Ik keek naar zijn met Franse kaasjes, flessen wijn en toast gevulde tassen en daarna naar mijn rookworst en concludeerde: “Ik ben de marge van de marge.”

“O,” zei hij, “is het zo erg?”

Daarna moest ik ook nog zijn bonuskaart lenen omdat ik de mijne kwijt was.

Thuis, met een bord ‘kook en stoom’ op schoot, bekeek ik het RTL Nieuws. Opeens besefte ik dat de hoofdredacteur en zijn adjunct gelijk hadden. Ik zag allemaal beelden die zij waarschijnlijk heel belangrijk vonden, maar die mij niets deden. En omgekeerd. Wisten zij veel. Voor hen was ik de jongen die stilzwijgend meningen aanhoorde, op kantoor met zijn telefoon speelde en uitkeek naar het moment dat hij weer op reportage kon. ‘s Avonds dronk ik met wat vrienden bier in de kroeg en daar werd ik heel opstandig van. “Ik ga me morgen verslapen,” kondigde ik aan.
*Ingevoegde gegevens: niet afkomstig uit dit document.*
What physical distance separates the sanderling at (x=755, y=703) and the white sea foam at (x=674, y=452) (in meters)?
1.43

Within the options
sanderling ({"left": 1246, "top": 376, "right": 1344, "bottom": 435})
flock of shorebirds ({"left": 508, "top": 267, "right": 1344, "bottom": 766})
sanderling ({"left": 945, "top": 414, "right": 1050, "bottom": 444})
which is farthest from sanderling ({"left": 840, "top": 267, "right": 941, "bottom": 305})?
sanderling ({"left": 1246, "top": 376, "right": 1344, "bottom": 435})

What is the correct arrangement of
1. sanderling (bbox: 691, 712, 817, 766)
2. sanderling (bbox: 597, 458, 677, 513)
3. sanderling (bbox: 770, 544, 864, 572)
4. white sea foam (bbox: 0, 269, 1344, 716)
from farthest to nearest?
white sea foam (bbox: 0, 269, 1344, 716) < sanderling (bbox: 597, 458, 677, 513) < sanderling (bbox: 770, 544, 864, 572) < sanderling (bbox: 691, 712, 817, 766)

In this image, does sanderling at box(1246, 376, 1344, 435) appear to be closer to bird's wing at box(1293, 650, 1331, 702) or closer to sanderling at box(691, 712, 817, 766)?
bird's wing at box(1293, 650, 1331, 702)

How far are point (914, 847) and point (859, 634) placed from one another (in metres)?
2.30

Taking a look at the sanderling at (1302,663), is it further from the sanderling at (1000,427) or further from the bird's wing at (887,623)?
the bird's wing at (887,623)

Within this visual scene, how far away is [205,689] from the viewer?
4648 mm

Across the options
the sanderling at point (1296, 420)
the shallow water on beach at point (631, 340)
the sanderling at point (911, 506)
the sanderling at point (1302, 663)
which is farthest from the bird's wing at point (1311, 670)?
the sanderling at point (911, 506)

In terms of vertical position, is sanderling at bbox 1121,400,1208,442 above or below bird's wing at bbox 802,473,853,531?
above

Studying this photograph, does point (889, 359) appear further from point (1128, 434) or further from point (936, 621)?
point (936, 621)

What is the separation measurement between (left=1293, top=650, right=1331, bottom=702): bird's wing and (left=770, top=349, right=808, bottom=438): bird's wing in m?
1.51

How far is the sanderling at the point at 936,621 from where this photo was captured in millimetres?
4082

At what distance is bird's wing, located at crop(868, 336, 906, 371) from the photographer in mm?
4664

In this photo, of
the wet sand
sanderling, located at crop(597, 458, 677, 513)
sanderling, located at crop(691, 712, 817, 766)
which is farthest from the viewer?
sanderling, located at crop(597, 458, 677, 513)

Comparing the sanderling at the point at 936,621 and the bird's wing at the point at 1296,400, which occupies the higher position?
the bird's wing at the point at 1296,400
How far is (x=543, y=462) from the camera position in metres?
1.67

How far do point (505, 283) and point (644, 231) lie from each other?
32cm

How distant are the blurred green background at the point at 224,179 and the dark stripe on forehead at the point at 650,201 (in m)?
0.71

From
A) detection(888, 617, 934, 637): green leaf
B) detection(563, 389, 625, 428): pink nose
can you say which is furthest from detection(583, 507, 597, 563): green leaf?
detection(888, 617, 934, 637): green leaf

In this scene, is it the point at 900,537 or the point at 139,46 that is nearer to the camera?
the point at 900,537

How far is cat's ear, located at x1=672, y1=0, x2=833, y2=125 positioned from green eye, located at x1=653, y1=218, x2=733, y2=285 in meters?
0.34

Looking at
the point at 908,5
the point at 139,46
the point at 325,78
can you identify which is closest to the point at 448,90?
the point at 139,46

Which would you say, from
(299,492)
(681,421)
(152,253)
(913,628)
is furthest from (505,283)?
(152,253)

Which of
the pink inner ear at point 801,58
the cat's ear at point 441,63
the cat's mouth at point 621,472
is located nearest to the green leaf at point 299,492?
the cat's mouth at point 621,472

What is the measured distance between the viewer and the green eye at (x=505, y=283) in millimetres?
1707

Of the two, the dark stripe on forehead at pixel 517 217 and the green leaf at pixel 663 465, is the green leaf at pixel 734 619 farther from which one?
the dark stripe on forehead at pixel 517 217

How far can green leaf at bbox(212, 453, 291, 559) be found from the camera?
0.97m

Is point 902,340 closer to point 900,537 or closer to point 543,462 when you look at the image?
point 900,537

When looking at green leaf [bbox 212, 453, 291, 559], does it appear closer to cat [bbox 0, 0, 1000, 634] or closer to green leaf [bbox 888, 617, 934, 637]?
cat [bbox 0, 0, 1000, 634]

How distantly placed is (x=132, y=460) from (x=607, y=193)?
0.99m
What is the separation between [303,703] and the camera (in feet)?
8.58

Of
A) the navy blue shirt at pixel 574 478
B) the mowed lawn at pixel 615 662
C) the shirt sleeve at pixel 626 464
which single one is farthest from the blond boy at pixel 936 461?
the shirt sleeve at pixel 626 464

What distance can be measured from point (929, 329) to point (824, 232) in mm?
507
Het maakte weinig indruk. “Dat doe je toch altijd?” vroeg iemand.

Niemand had me gemist op de vergadering. Er was er zelfs een die dacht dat ik er was geweest.

“Nee,” zei ik, “Ik was er niet.”

“Wel waar,” zei hij.

Einde discussie.

Gelukkig had ik niets gemist. Een collega vatte drie uur vergaderen als volgt samen: “We zijn het nog niet eens over het thema.”

Ik zocht de hoofdredacteur, maar die zat niet op zijn kamer. “Hij is lunchen, heel belangrijk,” zei de secretaresse.

“O,” zei ik, en ik bestudeerde de lijst met ideeën voor het zomernummer. Een collega wilde een maand naar een tropisch eiland om daar te ontdekken of het mensen lukte om tot rust te komen. Kijk, dat leek mij nu typisch een verhaal voor mij. Jezus, wat verlangde ik opeens naar rust, zon, zee en kokosnoten. Naar een wereld zonder vergaderingen en opinie.


Die middag nam ik ontslag. Ik had gedacht dat zoiets heel moeilijk was, maar het had eigenlijk wel iets gezelligs.

“Ik stop ermee,” zei ik tegen de hoofdredacteur.

Daarna rookten we samen van mijn sigaretten.

“Heeft het zin om je op andere gedachten te brengen?” vroeg hij.

“Nee,” zei ik, “dat lukt niet.”

“Wat ga je doen?” vroeg hij.

“Freelancen, en nooit meer vergaderen,” zei ik.

Het duurt nog even, maar dan gooien ze bij HP/De Tijd de koers weer volledig om. Dan hebben ze ontdekt dat de mensen geen opinie meer willen. Ze willen reportages en interviews en bepalen zelf wel wat ze vinden. Mooi zo. Niets meer aan veranderen. Zelf ben ik daar alvast mee begonnen. Ik reis voor allerlei bladen door het land en sta vroeger op dan ooit tevoren. Behalve op dinsdag. Dan slaap ik uit.

Met zijn vooruitziende blik heeft Marcel van Roosmalen gelijk gekregen. Het roer is om bij HP/De Tijd. Onder hoofdredacteur Jan Dijkgraaf is er nog maar één keer per maand een redactievergadering.